L’employée des ressources humaines a la trentaine, le visage sans maquillage à part des sourcils tatoués comme c’est la mode ici. Elle est posée, méfiante mais devient disponible et souriante lorsqu’elle comprend ma démarche. Etre une femme à Beyrouth c’est comment ? Elle : «Les femmes comme moi n’ont pas de droit face aux hommes. Ce sont eux qui font les lois et les lois sont mauvaises parce que ce sont des lois religieuses qui décident pour les femmes. Les hommes ont des droits sur nous, si on n’obéit pas, ils peuvent nous frapper, nous divorcer, nous enfermer. Une femme libanaise n’a pas le droit de donner sa nationalité à son enfant par exemple. Il n’y a pas de lois pour nous protéger. Elles sont faîtes pour les hommes.»  

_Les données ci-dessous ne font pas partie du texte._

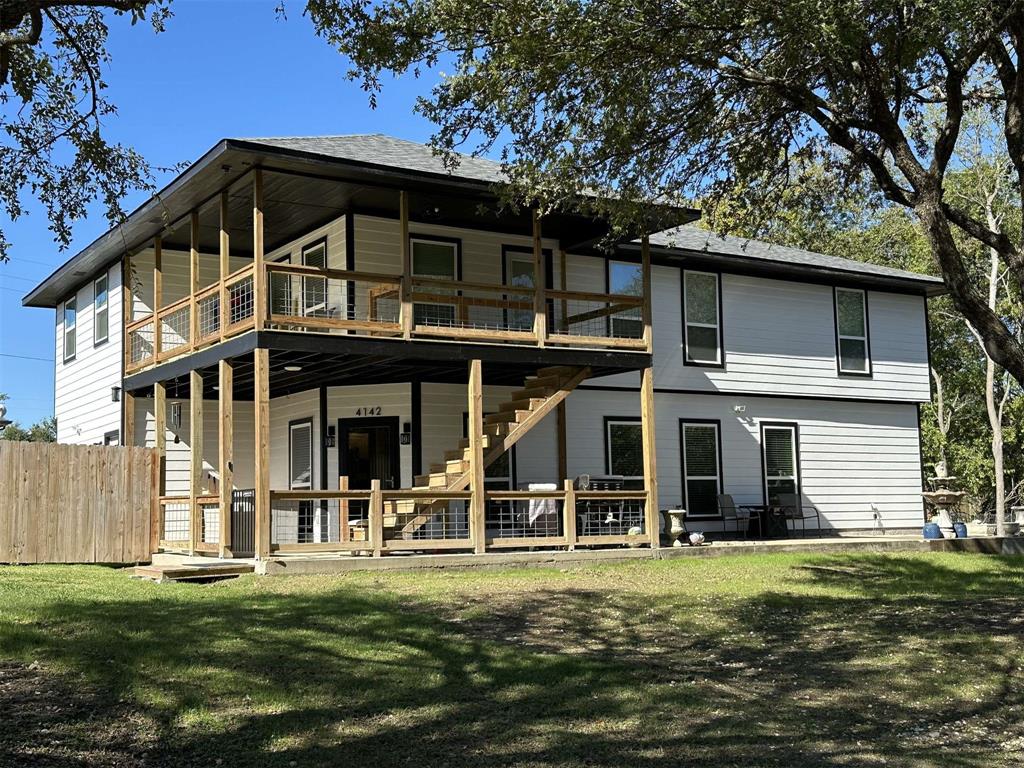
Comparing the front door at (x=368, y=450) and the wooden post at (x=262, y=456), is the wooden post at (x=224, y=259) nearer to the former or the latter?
the wooden post at (x=262, y=456)

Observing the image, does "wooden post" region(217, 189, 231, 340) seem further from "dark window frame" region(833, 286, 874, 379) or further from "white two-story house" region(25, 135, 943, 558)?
"dark window frame" region(833, 286, 874, 379)

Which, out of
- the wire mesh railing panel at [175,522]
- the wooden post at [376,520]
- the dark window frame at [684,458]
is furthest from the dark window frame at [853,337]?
the wire mesh railing panel at [175,522]

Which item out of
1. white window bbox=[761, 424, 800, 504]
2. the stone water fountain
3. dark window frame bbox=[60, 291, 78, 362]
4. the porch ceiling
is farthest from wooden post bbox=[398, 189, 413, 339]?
the stone water fountain

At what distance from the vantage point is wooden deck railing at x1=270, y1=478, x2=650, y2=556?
611 inches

L’aide ménagère s’agite comme une enfant, bien qu’elle ait 50 ans ; elle a un beau visage maquillé aux sourcils tatoués, de magnifiques dents. 

« Ce sont des fausses… Je n’ai plus de dents à cause de la drogue. J’ai pris de la drogue à 18 ans… J’étais perdue comme beaucoup de gens autour de moi… J’ai fait n’importe quoi pour de la drogue… j’ai volé, j’ai été en prison… Je sortais, je revenais. C’est horrible la prison, il n’y a rien, c’est sale, on est comme des bêtes. Mais la drogue c’est plus fort que tout. Et un jour une femme est venue pour nous proposer un atelier de drama-thérapie. On a fait une pièce de théâtre dans la prison. J’ai aimé ça  faire l’actrice, je me suis aimée. Quand on a joué dans la prison, des gens du dehors sont venus nous voir. Un spectateur a aimé ce qu’il a vu de moi et il a voulu m’aider. Il m’a payé des dents. Maintenant, je travaille, je fais aussi l’actrice,  je ne veux plus de drogue, je ne veux plus de prison. Il ne faut pas prendre de drogue si on veut s’aimer. »


Suite des rencontres au prochain post…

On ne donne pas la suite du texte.